TASK DETAILS ▸
Where a line of the material contains the string "hover", copy that line.

PROVIDED MATERIAL ▸
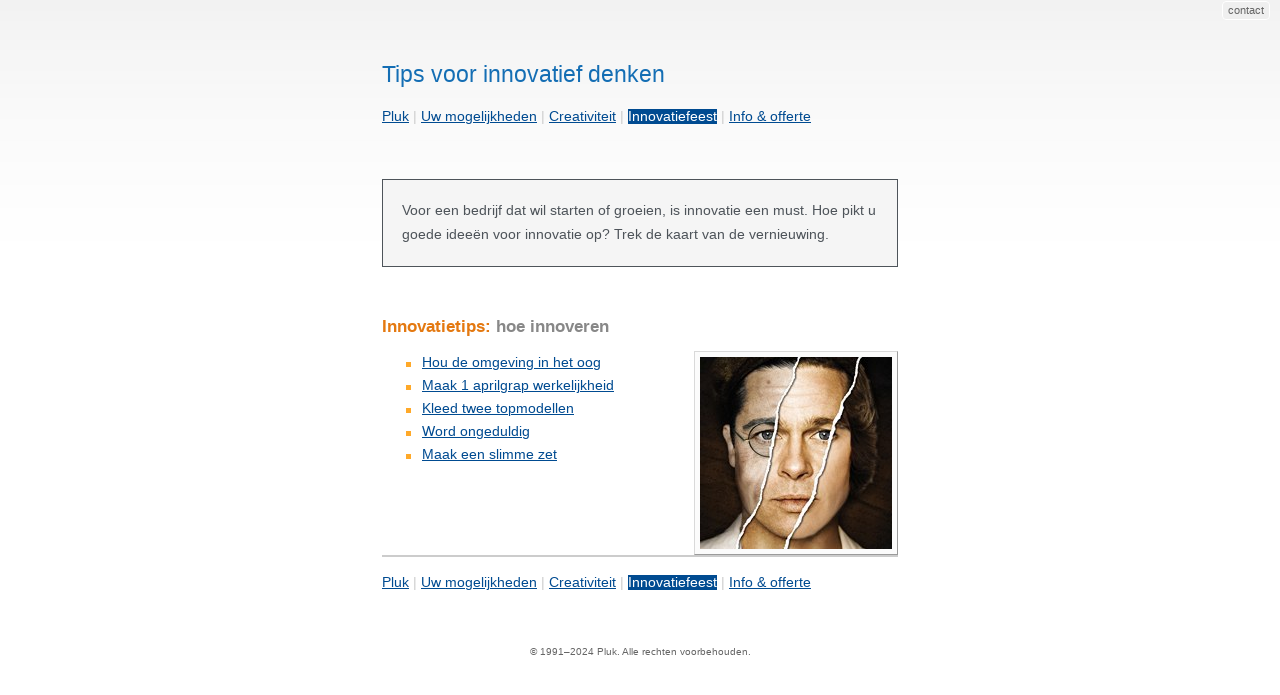

--- FILE ---
content_type: text/html
request_url: https://www.pluk-in.com/tips/creativity_innovation.nl.html
body_size: 1025
content:
<!DOCTYPE HTML PUBLIC "-//W3C//DTD HTML 4.01 Transitional//EN" "http://www.w3.org/TR/html4/loose.dtd">
<html>

<head>
	<meta http-equiv="content-type" content="text/html; charset=utf-8">
	<meta http-equiv="content-language" content="nl">
	<meta name="description" content="Nog 1 nachtje slapen. Morgen is het zover! Dan barst het innovatiefeest los in uw bedrijf. Pluk innovatie door innovatief denken met deze innovatie tips.">
	<meta name="keywords" content="tips,idee,nieuwe ideeën,creativiteit,innovatie,innovatietips,innovatie tips,innovatief denken,vooruitgang,vernieuwing,pluk">
	<meta name="robots" content="index,follow">
	<meta name="viewport" content="width=device-width">
<!-- created by Pluk for pluk-in.com -->
<!-- Copyright 1991 - 2024 Pluk. All rights reserved. -->
	<title>Pluk innovatie: innovatietips voor innovatief denken</title> 
	<link rel="stylesheet" href="../style/plukscreen.css" type="text/css" media="all">
</head>

<body>
<div id="hzaak">
	<h2>Tips voor innovatief denken</h2>
	<p class="targetmenu">
		<a href="../index.nl.php">Pluk</a> | <a href="../pluk/service_creativity.nl.html">Uw mogelijkheden</a> | <a href="../pluk/creativity.nl.html">Creativiteit</a> | <a class="current" href="../tips/creativity_innovation.nl.html">Innovatiefeest</a> | <a href="../info/idea_concept.nl.php">Info &amp; offerte</a>
	</p>
	<br>
	<p class="johnsonbox">
		Voor een bedrijf dat wil starten of groeien, is innovatie een must. Hoe pikt u goede ideeën voor innovatie op? Trek de kaart van de vernieuwing.
	</p>
	<br>
	<h1>Innovatietips:<font color="#888888"> hoe innoveren</font></h1>
	<ul>
		<li>
			<img src="../image/creativity/innovation_smart.jpg" align="right" width="192" height="192" alt="Pluk innovatie: slimme vernieuwing"><a href="../tips/creativity_innovation_essential.nl.html">Hou de omgeving in het oog</a>
		</li>
		<li>
			<a href="../tips/creativity_innovation_wish.nl.html">Maak 1 aprilgrap werkelijkheid</a>
		</li>
		<li>
			<a href="../tips/creativity_innovation_two.nl.html">Kleed twee topmodellen</a>
		</li>
		<li>
			<a href="../tips/creativity_innovation_impatient.nl.html">Word ongeduldig</a>
		</li>
		<li>
			<a href="../tips/creativity_innovation_move.nl.html">Maak een slimme zet</a>
		</li>
	</ul>
	<br>
	<hr>
	<p class="targetmenu">
		<a href="../index.nl.php">Pluk</a> | <a href="../pluk/service_creativity.nl.html">Uw mogelijkheden</a> | <a href="../pluk/creativity.nl.html">Creativiteit</a> | <a class="current" href="../tips/creativity_innovation.nl.html">Innovatiefeest</a> | <a href="../info/idea_concept.nl.php">Info &amp; offerte</a>
	</p>
	<br>
	<p class="centersmall">
		&copy; 1991&ndash;2024 Pluk. Alle rechten voorbehouden.
	</p>
</div>
<ul id="bzaak">
	<li>
		<a href="../info/contact.nl.php">Contact</a> 
	</li>
</ul>
</body>

</html>


--- FILE ---
content_type: text/css
request_url: https://www.pluk-in.com/style/plukscreen.css
body_size: 925
content:
body
{
	/*margin: 5% auto;*/
	font-family: Verdana, Arial, Helvetica, sans-serif;
	font-size: 0.85em;
	/*width: 516px;*/
	/*position: relative;*/
	color: #111111;
	background: #FFFFFF url(bg_gradient.png) repeat-x 0 -355px;
	/*background-color: #FFFFFF;*/
	line-height: 170%;
}

#hzaak
{
	margin: 5% auto;
	width: 516px;
	position: relative;
}

h1
{
	color: #E47911;
	font-size: 1.28em;
}

h2
{
	color: #146EB4;
	font-weight: normal;
	font-size: 1.7em;
}

h3
{
	color: #146EB4;
	font-weight: normal;
	font-size: 1.3em;
}

p.targetmenu
{
	color: #CCCCCC;
	/*font-size: 0.9em;*/
}

p.centersmall
{
	color: #666666;
	/*max-width: 123ex;*/
	text-align: center;
	font-size: 0.7em;
}

p.uurwerk
{
	font-size: 0.8em;
	/*font-family: monaco, courier, monospace;*/
}

p.tip
{
	color: #CCCCCC;
	font-size: 0.8em;
}

p.johnsonbox
{
	color: #4E545A;
	background: #F5F5F5;
	padding: 19px 19px 19px 19px;
	line-height: 1.8;
	border: 1px solid #4E545A;
}

p.johnsonbox a
{
	color: #4E545A;
}

p.johnsonbox a:hover
{
	color: #E47911;
}

a:link, a:visited { color: #004B91; }
a:hover { color: #E47911; }

a.current, a:visited.current, a:hover.current, a:active.current
{
	background: #004B91;
	color: #FFFFFF;
	text-decoration: none;
	/*font-weight: bold;*/
}

ul li
{
	padding-left: 16px;
	list-style-type: none;
	background-image: url(bullet_square.png);
	background-repeat: no-repeat;
	background-position: 0 .8em;
	margin-left: -16px;
	/*margin-bottom: 0.5em;*/
}

hr
{
	border: 0;
	height: 2px;
	margin: 0px;
	color: #CCCCCC;
	background-color: #CCCCCC;
	clear: both;
}

/*img { border: 0; }*/
img
{
	padding: 5px;
	background-color: #FBFBFB;
	border: 1px solid #D9D9D9;
	border-right-color: #9B9B9B;
	border-bottom-color: #9B9B9B;
}

div.errors
{
	border: 1px solid #F9C8C8;
	background-color: #FCE8E8;
	padding: 5px 10px;
	margin-bottom: 20px;
	/*width: 516px;*/
	/*width: 494px;*/
	color: #D14848;
}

EXERCISE RESPONSE ▸
p.johnsonbox a:hover
a:hover { color: #E47911; }
a.current, a:visited.current, a:hover.current, a:active.current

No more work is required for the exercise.